Head of S.Ossetia Administration Addresses Parliament

Broad autonomy with firm political and cultural guarantees to the Ossetian people in a unified Georgian state should become the basis for the resolution of the conflict, Dimitri Sanakoev told Georgian lawmakers on May 11 in his address to Parliament. The speech was delivered in the Ossetian language.

As expected, Sanakoev, 38, whom President Saakashvili appointed as head of the provisional administration of South Ossetia on May 10, received a warm welcome in the parliament.

He told parliamentarians that he wanted to live in “a free, democratic state, where our and our children’s future will be protected.”

“I believe that this kind of future for my people is in a united, democratic and stable Georgia,” Sanakoev said.

He said that he and his colleagues had passed a long and winding road before coming to this point.


“Many [Ossetians] took arms [in the early 1990s] and I was among them. But we all have understood that armed confrontation brought nothing but misfortune… It became clear to us that we were in an impasse,” Sanakoev said.


Sanakoev was defense minister and then prime minister of breakaway South Ossetia for several months in 2001 when the region was run by de facto President Lyudvig Chibirov. But Sanakoev left for Russia after Eduard Kokoity took power in the breakaway region after the November 2001 presidential elections.


In June 2001, when Chibirov promoted Sanakoev to the post of prime minister, the Russian press reported that Sanakoev was “a highly-respected figure” in South Ossetia because of his active participation in fighting against Georgian forces in the early 1990s.


Sanakoev said that the armed conflict in South Ossetia in the early 1990s was a result of a “vicious Soviet legacy, grave mistakes committed by both sides and the imperialistic policy of divide and rule persued by external forces.”


He told lawmakers that despite his high-level position in the South Ossetian secessionist government he had failed to build confidence between the two sides and make a breakthrough in terms of conflict resolution “because it was beyond my powers.”
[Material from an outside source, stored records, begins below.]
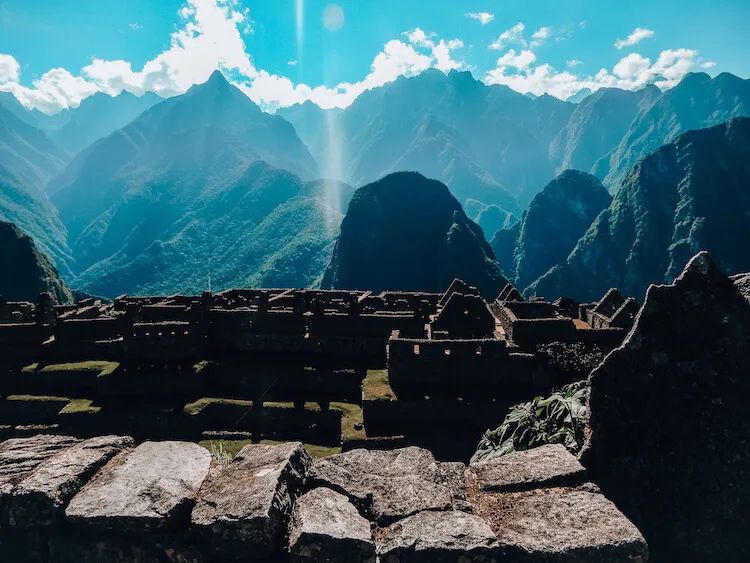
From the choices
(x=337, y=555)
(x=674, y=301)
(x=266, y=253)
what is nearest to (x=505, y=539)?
(x=337, y=555)

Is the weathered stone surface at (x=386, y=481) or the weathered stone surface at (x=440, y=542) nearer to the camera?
the weathered stone surface at (x=440, y=542)

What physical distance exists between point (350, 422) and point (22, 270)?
127m

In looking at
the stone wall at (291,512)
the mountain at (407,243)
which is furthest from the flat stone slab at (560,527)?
the mountain at (407,243)

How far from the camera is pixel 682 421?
3.80 m

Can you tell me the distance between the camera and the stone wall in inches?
112

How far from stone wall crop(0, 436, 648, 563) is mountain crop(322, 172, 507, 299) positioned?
120 m

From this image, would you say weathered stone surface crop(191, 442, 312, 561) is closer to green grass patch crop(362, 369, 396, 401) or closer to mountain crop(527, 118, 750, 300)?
green grass patch crop(362, 369, 396, 401)

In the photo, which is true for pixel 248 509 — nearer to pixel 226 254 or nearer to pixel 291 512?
pixel 291 512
“There is only one solution – direct dialogue between the Georgian and Ossetian peoples, the neutralisation of external and internal destructive forces and their replacement with the effective and healthy support of the international democratic community. The European Union’s role in respect of confidence-building and economic rehabilitation is of vital importance. We should counter balance anti-democratic propaganda with peaceful initiatives and economic development projects,” Sanakoev said.


“I understand that making compromises will be necessary; we should be ready for this,” he added.


He also said that “living in a unified Georgia does not mean losing ties with North Ossetia.”


Secessionist authorities in Tskhinvali have said that independence and then unification with the neighboring North Ossetian Republic in Russia is their ultimate goal.


Sanakoev said that the Tskhinvali-based authorities, under instruction from their “foreign supervisors,” try to thwart confidence-building and provoke hostilities between the two peoples.


“Our Ossetian children grow up in an environment of endless conflict, under constant stress and tension… They don’t know what is going on beyond the checkpoints… We are losing entire generations,” he said.


“I will not allow it! We should not allow it,” he added.


“This is our current challenge; this is our current goal: to create a new Ossetia, strong and delightful, free of violence: an Ossetia of free people.”


In his closing remarks, Sanakoev called on the Georgian authorities to implement a law on property restitution for the victims of the South Ossetian conflict, which was passed by the Georgian parliament in December 2006.


Parliamentary Chairperson Nino Burjanadze hailed Sanakoev’s speech as “emotional and sincere.”


“And this address gives us hope that we are really on the right path and that we will be able to fulfill our major task: to peacefully restore the country’s territorial integrity,” Burjanadze said.


The entire diplomatic corps, with the exception of Russian Ambassador Vyacheslav Kovalenko, was in Parliament to hear Sanakoev’s speech. Russia has repeatedly warned Tbilisi that the promotion of Sanakoev’s administration could shatter an already fragile situation in the region.